Pictures are to be omitted, and every entry below is to be restated exactly.

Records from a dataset

□ □ □

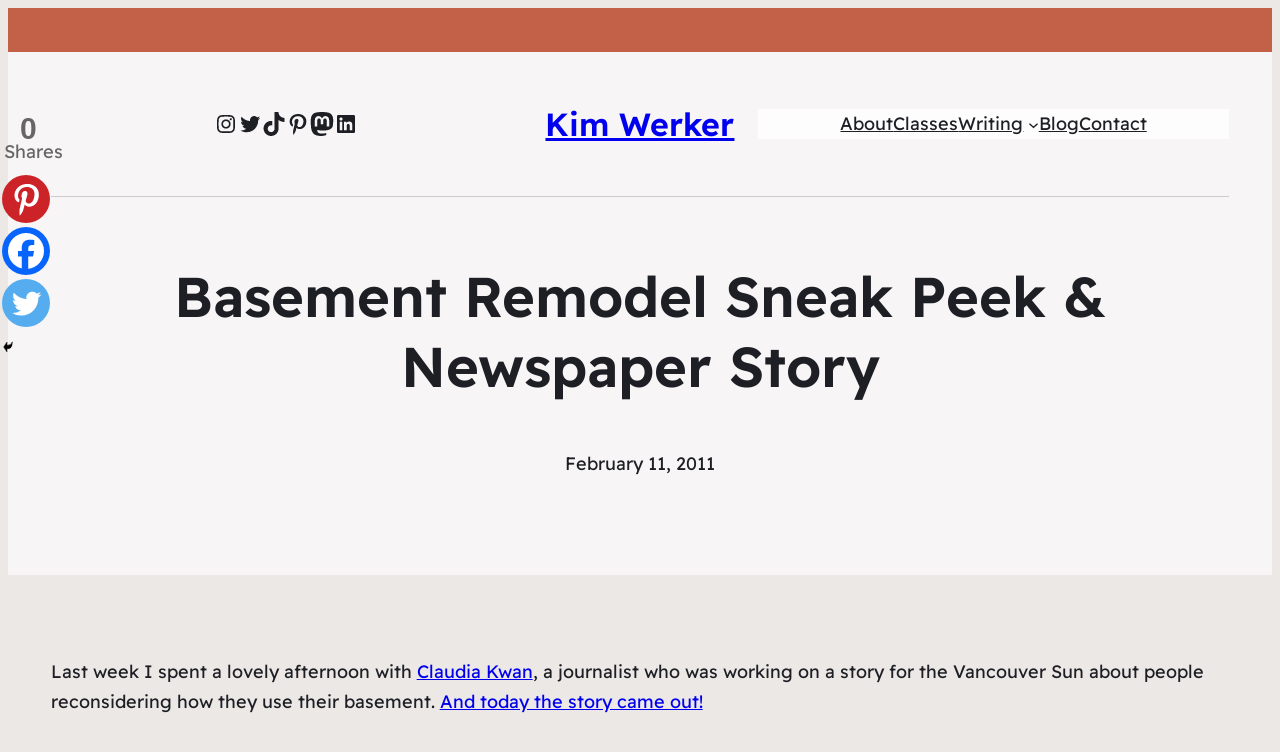

--- FILE ---
content_type: text/html; charset=UTF-8
request_url: https://www.kimwerker.com/wp-admin/admin-ajax.php?action=the_champ_sharing_count&urls%5B%5D=https%3A%2F%2Fwww.kimwerker.com%2F2011%2F02%2F11%2Fbasement-remodel-sneak-peek-newspaper-story%2F
body_size: 16
content:
{"facebook_urls":[["https:\/\/www.kimwerker.com\/2011\/02\/11\/basement-remodel-sneak-peek-newspaper-story\/"]],"status":1,"message":{"https:\/\/www.kimwerker.com\/2011\/02\/11\/basement-remodel-sneak-peek-newspaper-story\/":{"twitter":0,"linkedin":0,"pinterest":0,"reddit":0}}}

□ □ □

Response box –
--- FILE ---
content_type: text/html; charset=UTF-8
request_url: https://www.kimwerker.com/wp-admin/admin-ajax.php?action=the_champ_sharing_count&urls%5B%5D=https%3A%2F%2Fwww.kimwerker.com%2F2011%2F02%2F11%2Fbasement-remodel-sneak-peek-newspaper-story%2F
body_size: 16
content:
{"facebook_urls":[["https:\/\/www.kimwerker.com\/2011\/02\/11\/basement-remodel-sneak-peek-newspaper-story\/"]],"status":1,"message":{"https:\/\/www.kimwerker.com\/2011\/02\/11\/basement-remodel-sneak-peek-newspaper-story\/":{"twitter":0,"linkedin":0,"pinterest":0,"reddit":0}}}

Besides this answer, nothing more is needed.